I was once asked the question “Why don’t you smile more?”. It wasn’t out of the blue, or accusatory, I believe it was out of genuine
curiosity when I refused to smile at something amusing. And I thank the person
for asking me this question; not at the time, though, because I didn’t have an
answer then. My recent hiatus from posting here has coincided with a period of
self-analysis, or what you might call “finding oneself”, so I feel more able to
answer that question.
My natural reaction to something amusing or funny, or something
that makes me happy is, like any human, to smile. It’s intrinsic, we’re born to it, we don’t have a choice. But of course we can control the muscles in our face (at least the major ones), so it
is possible to restrain a smile once it has started. So that’s what I was
doing, and that’s what got noticed.
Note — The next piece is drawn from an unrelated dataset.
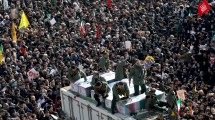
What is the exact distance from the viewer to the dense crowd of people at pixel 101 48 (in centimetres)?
2641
A side note: something that supports the
left-brain right-brain theory is that I smile predominantly with the left side
of my face, which is connected to the more emotional and less logical right
side of the brain. That’s what people were presented with when I tried to hide
a smile: the slight extension of the left of my mouth and a bit of a squint.
Charming.
The question you might be asking is why. It’s nothing to do
with social acceptability, or even the tribal instinct for group acceptance and
positive reinforcement. If fact, it’s the opposite of smiling for safety, it’s ‘not
smiling’ for safety. It stems from the sad thought that opening up emotionally
will not only let in good feelings, but bad ones. This has some scientific
basis, but is not the way to a healthy life.
Negative experience (negative feedback) is a much stronger
behaviour modifier than positive feedback. So the desire not the experience a
negative is greater than the desire to feel a positive. Here, drink this – it’s
either vanilla or earwax flavour. Do you drink it? The optimistic would say yes,
but the realist and the pessimist would say no (the pragmatist would probably
say yes, because no matter what it was, it was a free glass that he could fill
with something else). I suppose as examples go, there are better... Either way, I didn’t smile, so I didn’t open myself up to negative emotions.
But that doesn’t work. Take an umbrella so you don’t get
wet. Oh, you stepped in a puddle? Take waterproof socks and trousers. That’s
silly, and I don’t use that word lightly.
What am I saying…? Don’t wear an emotional dry-suit. And
smile more, it makes you happy. Science said so.